#### Given passage

Oyster population dynamics, fecundity, egg viability and recruitment processes in trap type estuaries

Piankatank River Oyster Population Dynamic studies: 2010-2011. Supported by NCBO-NOAA, in collaboration with Dr. Ryan Carnegie (VIMS), VMRC and Oyster Seed Holding LLC, Gwynns Island VA

The Piankatank River is a small sub-estuary of the Chesapeake Bay on its western shore in Virginia waters. It has been managed for several decades as a seed production river by VMRC and has not been opened for commercial fishing of market oysters. The river has a long history of seed production and fits the description, proffered by the late Jay D. Andrews, of an estuary with “trap-type” circulation that retains oyster larvae during their pelagic phase. The status of the oyster population in the river together with a comprehensive discussion of age structure, age-specific mortality, and substrate (shell budgets) is given in Harding et al. (2010). That text also proffers a management option based on rotational harvest that would both provide seed oysters and stabilize the shell substrate that is required to enable recruitment of the larval forms to the benthos. A notable feature of the river over the 10-year period described by Harding et al. (2010) is the high recruit to spawner ratio (R:S, commonly termed replacement ratio), approximating a value of 4.0. It is this long term running average that encouraged the use of this river in early restoration efforts (the first reef was built in the Piankatank in 1993), and effective rebuilding of the entire footprint of former reefs within the river system (reefs identified in the archived Virginia Oyster Restoration Atlas).

The objectives of the current study are to:

  1. Develop a quantitative description of the population demographics in the Piankatank River as a broodstock.

########
#### Records shown

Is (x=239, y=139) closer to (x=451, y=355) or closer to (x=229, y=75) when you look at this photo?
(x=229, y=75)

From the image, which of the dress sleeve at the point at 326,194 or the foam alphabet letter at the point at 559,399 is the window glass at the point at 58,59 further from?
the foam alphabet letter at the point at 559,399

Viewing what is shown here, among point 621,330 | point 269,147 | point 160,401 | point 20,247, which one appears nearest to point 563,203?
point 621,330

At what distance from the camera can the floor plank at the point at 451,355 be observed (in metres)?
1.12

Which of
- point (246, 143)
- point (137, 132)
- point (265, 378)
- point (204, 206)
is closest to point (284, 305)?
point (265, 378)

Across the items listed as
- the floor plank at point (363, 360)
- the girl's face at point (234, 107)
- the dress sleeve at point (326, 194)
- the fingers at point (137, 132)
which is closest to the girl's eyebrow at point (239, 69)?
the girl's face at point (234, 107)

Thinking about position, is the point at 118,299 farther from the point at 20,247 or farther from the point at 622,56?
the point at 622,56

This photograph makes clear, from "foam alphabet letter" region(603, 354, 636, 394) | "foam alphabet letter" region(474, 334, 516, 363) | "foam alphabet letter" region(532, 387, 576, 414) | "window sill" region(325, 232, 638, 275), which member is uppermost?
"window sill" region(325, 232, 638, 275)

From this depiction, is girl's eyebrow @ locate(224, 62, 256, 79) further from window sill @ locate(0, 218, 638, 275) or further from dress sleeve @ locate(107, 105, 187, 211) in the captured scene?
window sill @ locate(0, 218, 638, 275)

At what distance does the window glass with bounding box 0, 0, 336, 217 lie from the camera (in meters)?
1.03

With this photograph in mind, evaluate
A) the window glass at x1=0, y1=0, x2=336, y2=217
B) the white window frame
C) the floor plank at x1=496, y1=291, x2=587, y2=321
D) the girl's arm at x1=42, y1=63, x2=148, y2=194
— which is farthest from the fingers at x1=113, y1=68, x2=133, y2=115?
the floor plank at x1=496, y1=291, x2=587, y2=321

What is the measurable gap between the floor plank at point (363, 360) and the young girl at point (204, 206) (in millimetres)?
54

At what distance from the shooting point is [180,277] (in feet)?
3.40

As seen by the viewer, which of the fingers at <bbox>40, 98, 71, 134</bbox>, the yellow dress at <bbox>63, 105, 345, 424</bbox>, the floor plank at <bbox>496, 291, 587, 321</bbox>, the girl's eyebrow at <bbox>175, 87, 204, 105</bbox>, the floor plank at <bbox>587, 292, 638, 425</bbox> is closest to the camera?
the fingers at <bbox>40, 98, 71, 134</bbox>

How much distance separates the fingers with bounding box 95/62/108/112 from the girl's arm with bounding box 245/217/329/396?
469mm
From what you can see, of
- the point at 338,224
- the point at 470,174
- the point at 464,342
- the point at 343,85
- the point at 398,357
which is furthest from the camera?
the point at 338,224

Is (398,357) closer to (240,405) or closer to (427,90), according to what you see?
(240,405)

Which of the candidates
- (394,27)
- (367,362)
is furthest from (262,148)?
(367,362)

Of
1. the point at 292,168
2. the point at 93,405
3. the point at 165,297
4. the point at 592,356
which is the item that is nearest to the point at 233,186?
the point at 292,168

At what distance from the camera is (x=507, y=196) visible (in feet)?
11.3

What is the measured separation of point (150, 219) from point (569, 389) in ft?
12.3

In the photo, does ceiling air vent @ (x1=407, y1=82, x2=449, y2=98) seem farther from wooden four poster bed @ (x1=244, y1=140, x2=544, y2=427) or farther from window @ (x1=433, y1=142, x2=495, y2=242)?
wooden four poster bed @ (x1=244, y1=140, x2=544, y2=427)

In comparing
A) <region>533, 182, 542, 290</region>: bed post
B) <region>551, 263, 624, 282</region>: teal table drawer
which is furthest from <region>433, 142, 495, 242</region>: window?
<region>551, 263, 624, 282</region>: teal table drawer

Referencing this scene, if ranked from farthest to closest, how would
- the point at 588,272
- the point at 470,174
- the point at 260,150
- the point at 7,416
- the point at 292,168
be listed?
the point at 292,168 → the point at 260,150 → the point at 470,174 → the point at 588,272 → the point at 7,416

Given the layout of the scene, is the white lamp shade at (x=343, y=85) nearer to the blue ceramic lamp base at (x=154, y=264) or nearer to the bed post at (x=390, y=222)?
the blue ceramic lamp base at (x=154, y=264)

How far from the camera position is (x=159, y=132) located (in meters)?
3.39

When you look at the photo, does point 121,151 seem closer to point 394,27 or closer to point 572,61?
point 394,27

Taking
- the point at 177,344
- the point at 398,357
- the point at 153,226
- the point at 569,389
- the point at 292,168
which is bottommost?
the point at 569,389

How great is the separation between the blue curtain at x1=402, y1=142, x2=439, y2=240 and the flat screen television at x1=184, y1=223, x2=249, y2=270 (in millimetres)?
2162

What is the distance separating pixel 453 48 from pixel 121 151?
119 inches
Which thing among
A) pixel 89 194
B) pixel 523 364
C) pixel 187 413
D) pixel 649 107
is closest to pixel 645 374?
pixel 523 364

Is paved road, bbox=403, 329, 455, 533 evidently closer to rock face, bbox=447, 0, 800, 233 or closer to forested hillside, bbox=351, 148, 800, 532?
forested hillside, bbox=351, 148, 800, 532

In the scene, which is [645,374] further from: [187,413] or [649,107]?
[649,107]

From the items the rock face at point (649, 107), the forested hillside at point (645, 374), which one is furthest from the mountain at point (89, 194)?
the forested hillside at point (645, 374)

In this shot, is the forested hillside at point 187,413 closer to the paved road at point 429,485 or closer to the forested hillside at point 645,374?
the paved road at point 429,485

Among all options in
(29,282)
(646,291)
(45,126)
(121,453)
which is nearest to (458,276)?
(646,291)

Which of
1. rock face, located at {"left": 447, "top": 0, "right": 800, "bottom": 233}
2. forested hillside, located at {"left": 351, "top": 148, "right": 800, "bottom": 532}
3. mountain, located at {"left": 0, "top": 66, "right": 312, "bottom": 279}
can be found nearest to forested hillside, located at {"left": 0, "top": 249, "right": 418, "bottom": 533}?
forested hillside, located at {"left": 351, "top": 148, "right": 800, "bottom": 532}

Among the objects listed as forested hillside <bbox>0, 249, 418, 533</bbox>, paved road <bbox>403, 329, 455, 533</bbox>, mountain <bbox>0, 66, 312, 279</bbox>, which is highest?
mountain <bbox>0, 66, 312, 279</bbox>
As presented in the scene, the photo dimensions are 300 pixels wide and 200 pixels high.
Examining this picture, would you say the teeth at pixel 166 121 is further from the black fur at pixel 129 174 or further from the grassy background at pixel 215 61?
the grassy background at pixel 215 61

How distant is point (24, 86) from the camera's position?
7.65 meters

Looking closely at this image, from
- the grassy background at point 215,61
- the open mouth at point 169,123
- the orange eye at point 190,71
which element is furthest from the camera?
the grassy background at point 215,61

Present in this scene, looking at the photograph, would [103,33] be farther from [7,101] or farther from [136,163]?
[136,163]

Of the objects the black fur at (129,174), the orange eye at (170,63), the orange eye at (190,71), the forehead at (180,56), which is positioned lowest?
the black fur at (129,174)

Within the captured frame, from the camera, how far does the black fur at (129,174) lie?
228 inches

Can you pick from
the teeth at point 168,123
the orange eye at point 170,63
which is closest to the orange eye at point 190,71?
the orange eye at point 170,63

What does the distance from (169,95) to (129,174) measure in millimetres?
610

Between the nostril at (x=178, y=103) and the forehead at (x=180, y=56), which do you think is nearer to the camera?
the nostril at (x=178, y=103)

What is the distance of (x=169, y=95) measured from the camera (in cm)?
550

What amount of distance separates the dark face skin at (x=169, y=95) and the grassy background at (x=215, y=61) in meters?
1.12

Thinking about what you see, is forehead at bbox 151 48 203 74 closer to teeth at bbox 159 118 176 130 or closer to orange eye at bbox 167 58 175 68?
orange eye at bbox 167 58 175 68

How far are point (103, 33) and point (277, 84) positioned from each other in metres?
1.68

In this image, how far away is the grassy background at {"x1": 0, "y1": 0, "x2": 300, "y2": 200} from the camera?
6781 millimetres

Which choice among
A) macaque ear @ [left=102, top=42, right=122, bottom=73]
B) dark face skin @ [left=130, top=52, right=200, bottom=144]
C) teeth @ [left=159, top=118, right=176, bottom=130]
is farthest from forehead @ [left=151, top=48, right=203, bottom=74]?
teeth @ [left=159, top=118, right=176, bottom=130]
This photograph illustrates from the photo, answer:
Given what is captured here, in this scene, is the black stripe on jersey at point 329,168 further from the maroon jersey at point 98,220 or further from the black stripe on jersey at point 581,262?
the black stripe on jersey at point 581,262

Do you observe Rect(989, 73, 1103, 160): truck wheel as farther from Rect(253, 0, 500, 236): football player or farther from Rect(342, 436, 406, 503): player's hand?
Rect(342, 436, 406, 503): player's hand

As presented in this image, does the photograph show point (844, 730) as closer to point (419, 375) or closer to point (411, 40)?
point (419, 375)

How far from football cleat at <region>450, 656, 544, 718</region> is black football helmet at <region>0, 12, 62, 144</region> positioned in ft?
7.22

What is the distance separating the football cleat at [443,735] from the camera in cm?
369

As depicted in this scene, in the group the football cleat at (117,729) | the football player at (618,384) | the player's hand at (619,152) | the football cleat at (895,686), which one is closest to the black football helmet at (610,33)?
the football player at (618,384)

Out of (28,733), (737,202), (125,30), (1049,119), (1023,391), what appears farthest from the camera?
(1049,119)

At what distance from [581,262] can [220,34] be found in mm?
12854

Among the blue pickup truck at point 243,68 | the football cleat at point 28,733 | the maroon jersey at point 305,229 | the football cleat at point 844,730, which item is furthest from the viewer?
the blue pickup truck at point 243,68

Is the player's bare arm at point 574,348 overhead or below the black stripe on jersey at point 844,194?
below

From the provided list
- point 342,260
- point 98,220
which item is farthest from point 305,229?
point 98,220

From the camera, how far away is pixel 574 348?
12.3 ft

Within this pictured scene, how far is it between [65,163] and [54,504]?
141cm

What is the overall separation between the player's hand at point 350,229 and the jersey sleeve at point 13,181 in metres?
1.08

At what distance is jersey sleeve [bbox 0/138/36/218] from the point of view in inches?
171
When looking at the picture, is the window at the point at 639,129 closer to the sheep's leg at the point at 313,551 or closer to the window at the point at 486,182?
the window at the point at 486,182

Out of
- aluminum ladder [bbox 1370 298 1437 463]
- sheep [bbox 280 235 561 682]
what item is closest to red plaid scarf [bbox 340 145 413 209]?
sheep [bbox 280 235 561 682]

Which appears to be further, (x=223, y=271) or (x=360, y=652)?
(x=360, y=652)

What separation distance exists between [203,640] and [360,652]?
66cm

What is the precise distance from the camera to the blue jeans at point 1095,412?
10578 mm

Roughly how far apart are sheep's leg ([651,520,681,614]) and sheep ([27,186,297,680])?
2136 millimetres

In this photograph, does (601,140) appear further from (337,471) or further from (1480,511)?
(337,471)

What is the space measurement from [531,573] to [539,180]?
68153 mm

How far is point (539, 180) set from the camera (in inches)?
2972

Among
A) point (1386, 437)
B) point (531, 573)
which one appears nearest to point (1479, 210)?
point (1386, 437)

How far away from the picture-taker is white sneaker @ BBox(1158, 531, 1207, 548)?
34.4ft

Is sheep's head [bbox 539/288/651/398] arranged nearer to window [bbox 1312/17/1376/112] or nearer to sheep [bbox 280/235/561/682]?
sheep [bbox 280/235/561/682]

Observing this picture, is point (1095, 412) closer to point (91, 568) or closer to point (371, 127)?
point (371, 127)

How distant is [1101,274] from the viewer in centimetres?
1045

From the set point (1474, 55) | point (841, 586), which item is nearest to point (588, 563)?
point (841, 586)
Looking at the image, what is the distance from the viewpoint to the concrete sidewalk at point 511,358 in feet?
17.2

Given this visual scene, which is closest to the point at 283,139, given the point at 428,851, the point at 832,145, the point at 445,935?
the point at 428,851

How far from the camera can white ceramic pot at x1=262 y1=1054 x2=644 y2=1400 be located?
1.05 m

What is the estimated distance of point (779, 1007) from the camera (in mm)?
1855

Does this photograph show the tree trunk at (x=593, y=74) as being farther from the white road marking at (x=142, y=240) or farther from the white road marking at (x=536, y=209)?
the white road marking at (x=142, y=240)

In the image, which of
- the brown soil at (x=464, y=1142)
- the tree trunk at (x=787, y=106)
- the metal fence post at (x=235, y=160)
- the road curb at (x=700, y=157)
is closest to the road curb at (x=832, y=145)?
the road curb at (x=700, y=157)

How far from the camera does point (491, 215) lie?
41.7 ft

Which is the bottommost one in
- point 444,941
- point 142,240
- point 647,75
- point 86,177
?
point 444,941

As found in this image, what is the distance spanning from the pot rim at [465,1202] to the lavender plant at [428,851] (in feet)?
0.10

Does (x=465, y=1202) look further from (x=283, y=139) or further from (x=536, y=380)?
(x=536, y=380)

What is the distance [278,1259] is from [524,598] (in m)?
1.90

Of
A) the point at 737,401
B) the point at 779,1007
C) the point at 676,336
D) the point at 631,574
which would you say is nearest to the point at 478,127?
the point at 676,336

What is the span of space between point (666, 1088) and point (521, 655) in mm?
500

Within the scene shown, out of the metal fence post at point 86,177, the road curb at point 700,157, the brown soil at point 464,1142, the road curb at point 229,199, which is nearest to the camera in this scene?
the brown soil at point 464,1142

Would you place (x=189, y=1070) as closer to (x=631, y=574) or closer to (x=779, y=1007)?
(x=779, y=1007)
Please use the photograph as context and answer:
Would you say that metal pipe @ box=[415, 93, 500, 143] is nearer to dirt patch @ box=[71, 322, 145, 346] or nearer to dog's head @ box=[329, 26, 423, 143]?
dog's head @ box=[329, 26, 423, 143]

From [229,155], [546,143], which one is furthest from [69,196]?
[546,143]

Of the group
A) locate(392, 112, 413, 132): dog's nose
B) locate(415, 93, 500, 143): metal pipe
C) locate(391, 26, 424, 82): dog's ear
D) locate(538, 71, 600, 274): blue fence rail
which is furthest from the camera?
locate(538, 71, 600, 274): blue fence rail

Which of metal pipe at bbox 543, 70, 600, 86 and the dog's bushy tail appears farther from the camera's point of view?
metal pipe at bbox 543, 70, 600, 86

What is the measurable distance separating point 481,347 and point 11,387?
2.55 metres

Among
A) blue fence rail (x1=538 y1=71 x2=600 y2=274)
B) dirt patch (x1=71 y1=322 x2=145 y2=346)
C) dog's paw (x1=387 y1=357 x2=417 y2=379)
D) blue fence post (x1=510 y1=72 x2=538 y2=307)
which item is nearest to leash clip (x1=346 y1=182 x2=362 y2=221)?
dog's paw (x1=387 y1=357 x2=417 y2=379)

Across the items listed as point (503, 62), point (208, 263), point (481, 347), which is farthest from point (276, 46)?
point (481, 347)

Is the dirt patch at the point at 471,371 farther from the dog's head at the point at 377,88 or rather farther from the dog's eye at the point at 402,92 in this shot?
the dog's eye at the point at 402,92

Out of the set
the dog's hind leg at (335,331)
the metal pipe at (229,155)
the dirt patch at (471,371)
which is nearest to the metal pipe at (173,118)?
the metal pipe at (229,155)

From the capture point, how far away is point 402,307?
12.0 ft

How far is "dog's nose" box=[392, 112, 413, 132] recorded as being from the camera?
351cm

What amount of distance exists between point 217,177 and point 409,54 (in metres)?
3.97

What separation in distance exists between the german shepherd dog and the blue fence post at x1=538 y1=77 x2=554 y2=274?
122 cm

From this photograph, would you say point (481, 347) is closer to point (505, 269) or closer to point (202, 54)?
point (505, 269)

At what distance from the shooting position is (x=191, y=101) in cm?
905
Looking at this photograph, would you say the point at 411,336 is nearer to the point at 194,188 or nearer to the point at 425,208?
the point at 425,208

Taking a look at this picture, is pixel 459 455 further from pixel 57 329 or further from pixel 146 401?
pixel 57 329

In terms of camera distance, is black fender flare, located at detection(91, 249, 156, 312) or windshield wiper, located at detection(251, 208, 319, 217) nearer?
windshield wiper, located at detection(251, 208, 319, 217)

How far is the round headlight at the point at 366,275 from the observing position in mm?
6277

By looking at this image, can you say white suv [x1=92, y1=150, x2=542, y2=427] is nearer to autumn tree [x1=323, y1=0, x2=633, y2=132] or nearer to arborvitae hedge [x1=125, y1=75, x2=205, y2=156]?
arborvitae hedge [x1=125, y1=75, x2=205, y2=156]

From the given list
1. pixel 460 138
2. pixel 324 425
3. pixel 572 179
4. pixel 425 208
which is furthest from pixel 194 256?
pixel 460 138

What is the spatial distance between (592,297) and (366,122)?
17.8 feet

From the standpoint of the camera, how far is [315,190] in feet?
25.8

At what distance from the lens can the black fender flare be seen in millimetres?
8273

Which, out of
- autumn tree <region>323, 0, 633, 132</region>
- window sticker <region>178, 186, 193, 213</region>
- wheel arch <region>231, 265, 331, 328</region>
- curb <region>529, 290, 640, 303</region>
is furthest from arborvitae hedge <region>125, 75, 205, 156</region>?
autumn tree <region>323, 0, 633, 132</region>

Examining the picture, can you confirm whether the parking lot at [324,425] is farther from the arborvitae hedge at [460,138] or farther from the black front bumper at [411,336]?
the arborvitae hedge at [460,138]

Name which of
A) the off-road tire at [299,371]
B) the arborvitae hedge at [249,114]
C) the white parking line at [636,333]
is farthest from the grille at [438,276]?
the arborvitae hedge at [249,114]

########

→ Required actions:
1. List every organization named in the Piankatank oyster study text.
2. Answer from the Piankatank oyster study text:
(a) In what year was the first reef built in the Piankatank?
(b) What value does the recruit to spawner ratio approximate?
(c) Who described an estuary with "trap-type" circulation?
3. Resume the Piankatank oyster study text after its first listed objective.
The entries come from a source unrelated to the Piankatank oyster study text.

→ Answers:
1.
NCBO-NOAA
VIMS
VMRC
Oyster Seed Holding LLC

2.
(a) 1993
(b) 4.0
(c) The late Jay D. Andrews

3.
  2. Develop a quantitative description of spawning periodicity, size versus fecundity, and egg viability from broodstock as defined in 1 above.
  3. Relate the findings of 1 and 2 above to disease status and observed recruitment.
  4. Relate 1 through 3 above to observed seasonal changes in environmental parameters.

Objective 1 employs methods used in stock assessment and is outlined in Harding et al. (2010). Spawning periodicity and disease status are assessed through histological examination of regular collections throughout the spawning period. Disease work is in collaboration with Dr. Ryan Carnegie at VIMS. Size versus fecundity and egg viability studies are in collaboration with Mike Congrove at Oyster Seed Holding LLC, Gwynns Island VA where experimental manipulation of broodstock from the river is affected on a time series program throughout the summer months. Observed recruitment data is collected as part of the annual fall stock assessment and the seasonal shellstring recruitment studies (see methods in the annual reports)  The continuous environmental monitoring in the Piankatank River is described at the VECOS web site.